Treating the H-1B only as a computer programmer visa opens the door to simplified and misleading narratives about the H-1B. In addition to misrepresenting a third of H-1B holders, this impression may reinforce misleading narratives concerning the outsourcing of American IT workers.

These negative associations—that computer workers specifically are not skilled, that they aren’t well-paid, or that they aren’t good for Americans—are not justified.

Rutgers Professor Jennifer Hunt examined these claims directly in her 2013 study. She explained that she chose to “focus on computer workers because they are at the center of claims that immigrants are not particularly skilled.” She found that “immigrant computer workers earn considerably more [17.4%] than natives…and the immigrant advantage is 6.4% among workers with computer bachelor’s degrees.”

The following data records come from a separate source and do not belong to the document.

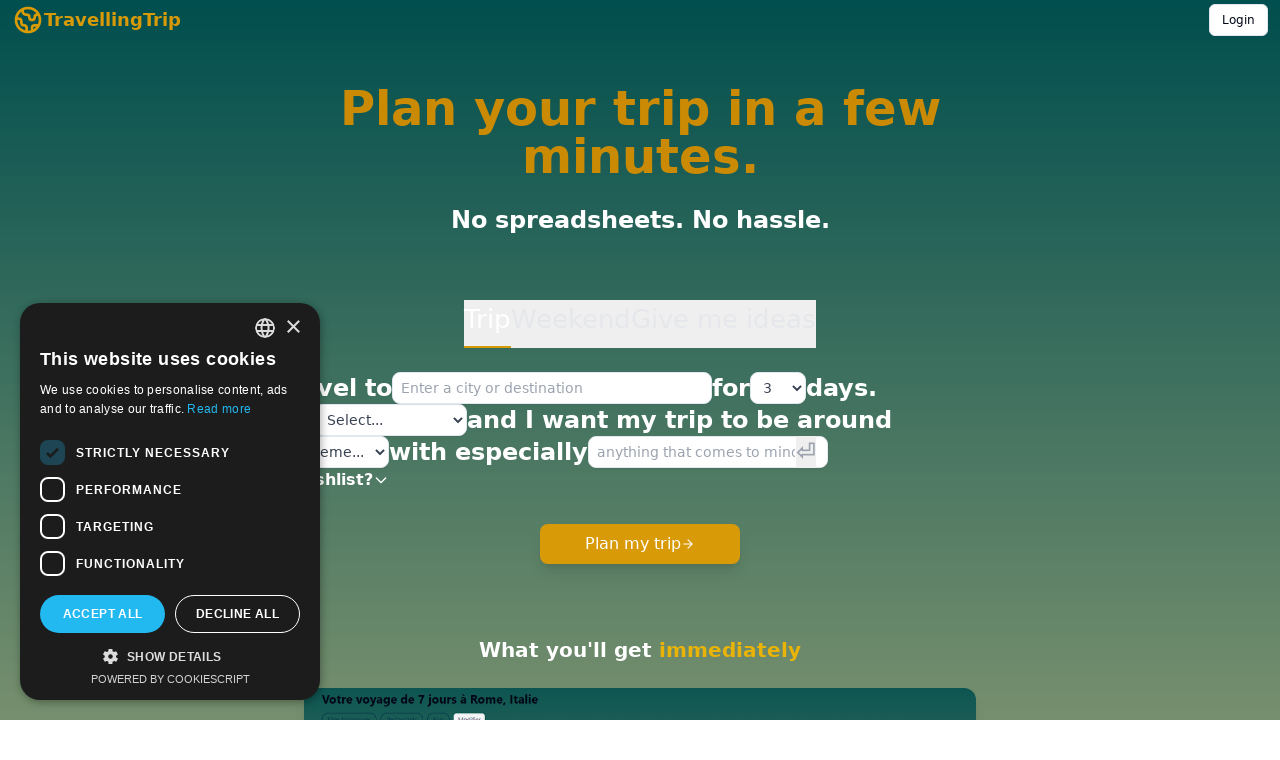

--- FILE ---
content_type: text/html; charset=UTF-8
request_url: https://travellingtrip.com/aruba-solo-female-traveler/
body_size: 1110
content:
<!doctype html>
<html lang="en">
  <head>
    <meta charset="UTF-8" />
    <link rel="icon" type="image/svg+xml" href="/favicon.svg" sizes="any" />
    <meta name="viewport" content="width=device-width, initial-scale=1.0" />
    
    <!-- Google Tag Manager -->
    <script>(function(w,d,s,l,i){w[l]=w[l]||[];w[l].push({'gtm.start':
    new Date().getTime(),event:'gtm.js'});var f=d.getElementsByTagName(s)[0],
    j=d.createElement(s),dl=l!='dataLayer'?'&l='+l:'';j.async=true;j.src=
    'https://www.googletagmanager.com/gtm.js?id='+i+dl;f.parentNode.insertBefore(j,f);
    })(window,document,'script','dataLayer','GTM-5SV9DNVW');</script>
    <!-- End Google Tag Manager -->
    
    <!-- SEO Meta Tags -->
    <title>Best Travel Planner – Plan Your Perfect Trip Easily</title>
    <meta name="description" content="Discover the best travel planner to create personalized itineraries, find top destinations, and organize your trip with ease." />
    <meta name="keywords" content="best travel planner, trip planning tool, itinerary planner, travel assistant, travel organizer" />
    <meta name="robots" content="index, follow" />
    <link rel="canonical" href="https://www.travellingtrip.com" />
    <link rel="alternate" hreflang="en" href="https://www.travellingtrip.com/?lang=en" />
    <link rel="alternate" hreflang="fr" href="https://www.travellingtrip.com/?lang=fr" />

    <!-- Open Graph -->
    <meta property="og:title" content="Plan Your Perfect Trip with the Best Travel Planner" />
    <meta property="og:description" content="Effortlessly plan your next adventure with our smart travel planner. Customize your itinerary and explore top destinations!" />
    <meta property="og:url" content="https://www.travellingtrip.com" />
    <meta property="og:type" content="website" />
    <meta property="og:image" content="https://i.postimg.cc/7L6YSTP4/Travelling-Trip.png" />
    <meta property="og:image:width" content="1200" />
    <meta property="og:image:height" content="630" />
    <meta property="og:site_name" content="TravellingTrip" />

    <!-- Twitter Card -->
    <meta name="twitter:card" content="summary_large_image" />
    <meta name="twitter:title" content="Best Travel Planner – Your Ultimate Trip Organizer" />
    <meta name="twitter:description" content="Plan your dream trip with the best travel planner. Create custom itineraries, explore new destinations, and travel smarter!" />
    <meta name="twitter:image" content="https://i.postimg.cc/7L6YSTP4/Travelling-Trip.png" />
    <meta name="twitter:url" content="https://www.travellingtrip.com" />
    <meta name="google-adsense-account" content="ca-pub-8576410640993554">
    <link rel="stylesheet" href="https://unpkg.com/leaflet@1.9.4/dist/leaflet.css"
          integrity="sha256-p4NxAoJBhIIN+hmNHrzRCf9tD/miZyoHS5obTRR9BMY="
          crossorigin="" />
    <script type="module" crossorigin src="/assets/index-DSfcLLCv.js"></script>
    <link rel="stylesheet" crossorigin href="/assets/index-C-CjSaSs.css">
  <meta name="monetag" content="6a2a8fb195c8f3707833b2e646a5c89e"><script type="text/javascript" charset="UTF-8" src="//cdn.cookie-script.com/s/ebeb4b0aebad29040ed6ec7cd9f917c3.js"></script><meta name="msvalidate.01" content="57EFA2B77C73949AEDE859B571BCF566" /></head>
  <body>
    <!-- Google Tag Manager (noscript) -->
    <noscript><iframe src="https://www.googletagmanager.com/ns.html?id=GTM-5SV9DNVW"
    height="0" width="0" style="display:none;visibility:hidden"></iframe></noscript>
    <!-- End Google Tag Manager (noscript) -->
    <div id="root"></div>
  </body>
</html>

In a review of the research on H-1Bs, Harvard Professor William R. Kerr wrote that “across the studies” he found that high-skilled immigration is “associated with higher levels of innovation for the United States and that the short-run consequences for natives are minimal.”

Magnus Lofstrom and Joseph Hayes took on the same myths surrounding H-1Bs in their IZA paper, concluding that they “fail to find support for the notion that H-1Bs are paid less than observationally similar US born workers; in fact, they appear to have higher earnings in some key STEM occupations, including information technology.” In other words, contrary to popular belief, American workers and H-1B holders have comparable incomes.

The all-too-common negative associations with foreign tech workers are especially unfortunate because the prospect of more foreign computer scientists should be a particularly exciting one. Even if foreign tech workers have some effect on the incomes of American-born computer scientists—and it is not clear that they do—they raise the incomes of average Americans by lowering prices and increasing output from the IT sector, according to a study in High-Skilled Migration to the United States and its Economic Consequences. In fact, the biggest gains, according to that study, go to the lower end of the income distribution: to Americans without college degrees.

The effects of H-1B computer workers in the long-term are cause for even greater optimism because of their role in innovation. As a 2015 IMF report on productivity trends explained, IT “has a broad-based effect on aggregate [total factor productivity (TFP)] through its role as a general-purpose technology that fosters complementary innovations.” Indeed, an NBER working paper concludes that H-1B admissions “has played a significant role in US innovation.” H-1B holders are not just performing jobs that businesses are having a hard time fillingthey are actively making the economy more productive and more dynamic.

Popular perception is already unjustifiably biased against foreign computer workers. Oversimplified or misleading reporting should not compound the error by convincing the public that the H-1B exclusively brings in those maligned workers.